Goal of the exercise: Reproduce every one of the entries below verbatim, leaving out the pictures.

Data supplied:
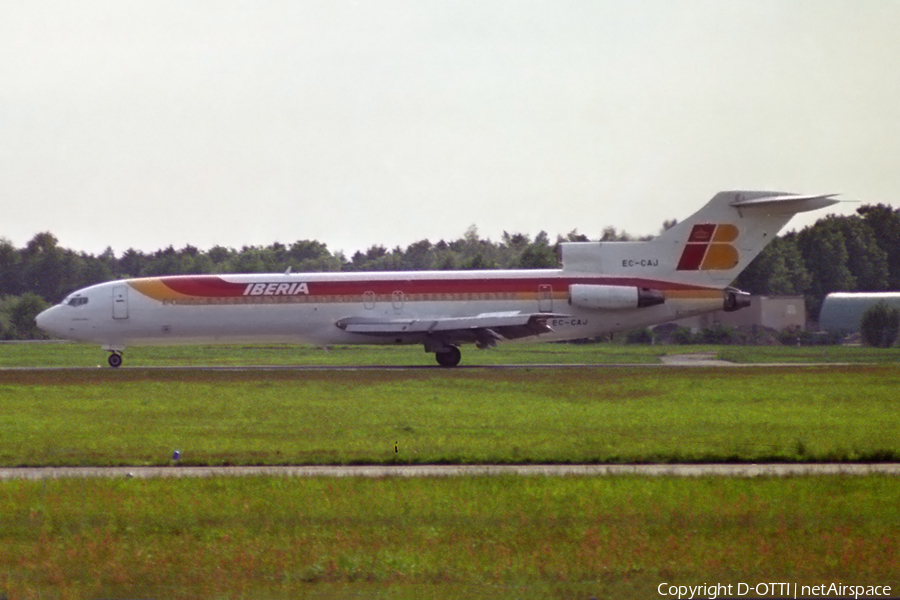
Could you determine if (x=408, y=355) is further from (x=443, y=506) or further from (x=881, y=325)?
(x=443, y=506)

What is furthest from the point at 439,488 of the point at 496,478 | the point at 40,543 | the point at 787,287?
the point at 787,287

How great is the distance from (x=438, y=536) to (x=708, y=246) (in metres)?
34.1

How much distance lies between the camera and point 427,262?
117625mm

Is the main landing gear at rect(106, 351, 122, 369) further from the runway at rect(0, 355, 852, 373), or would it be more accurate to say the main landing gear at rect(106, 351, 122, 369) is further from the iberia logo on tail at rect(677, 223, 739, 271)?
the iberia logo on tail at rect(677, 223, 739, 271)

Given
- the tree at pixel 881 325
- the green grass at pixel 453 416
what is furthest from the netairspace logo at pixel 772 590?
the tree at pixel 881 325

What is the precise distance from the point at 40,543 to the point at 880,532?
915 cm

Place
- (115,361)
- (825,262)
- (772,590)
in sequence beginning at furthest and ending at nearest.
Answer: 1. (825,262)
2. (115,361)
3. (772,590)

Written answer:
Could you determine if (x=408, y=355) is further from (x=443, y=506) or further from (x=881, y=325)?
(x=443, y=506)

What is furthest from the point at 439,488 of the point at 496,478 | the point at 40,543 | the point at 787,287?
the point at 787,287

How great is the distance from (x=438, y=536) to (x=708, y=246) (in metres)?
34.1

How much distance lies between the camera and point 427,262?
117625mm

Is the main landing gear at rect(106, 351, 122, 369) further from the runway at rect(0, 355, 852, 373), or would it be more accurate to say the main landing gear at rect(106, 351, 122, 369) is further from the iberia logo on tail at rect(677, 223, 739, 271)?
the iberia logo on tail at rect(677, 223, 739, 271)

Given
- the tree at pixel 881 325
- the green grass at pixel 453 416
what is furthest from the netairspace logo at pixel 772 590?
the tree at pixel 881 325

What is the precise distance from the point at 40,543 to the point at 880,532?
915 cm

Place
- (115,361)
- (825,262)
- (772,590)
in sequence beginning at furthest and ending at nearest.
Answer: 1. (825,262)
2. (115,361)
3. (772,590)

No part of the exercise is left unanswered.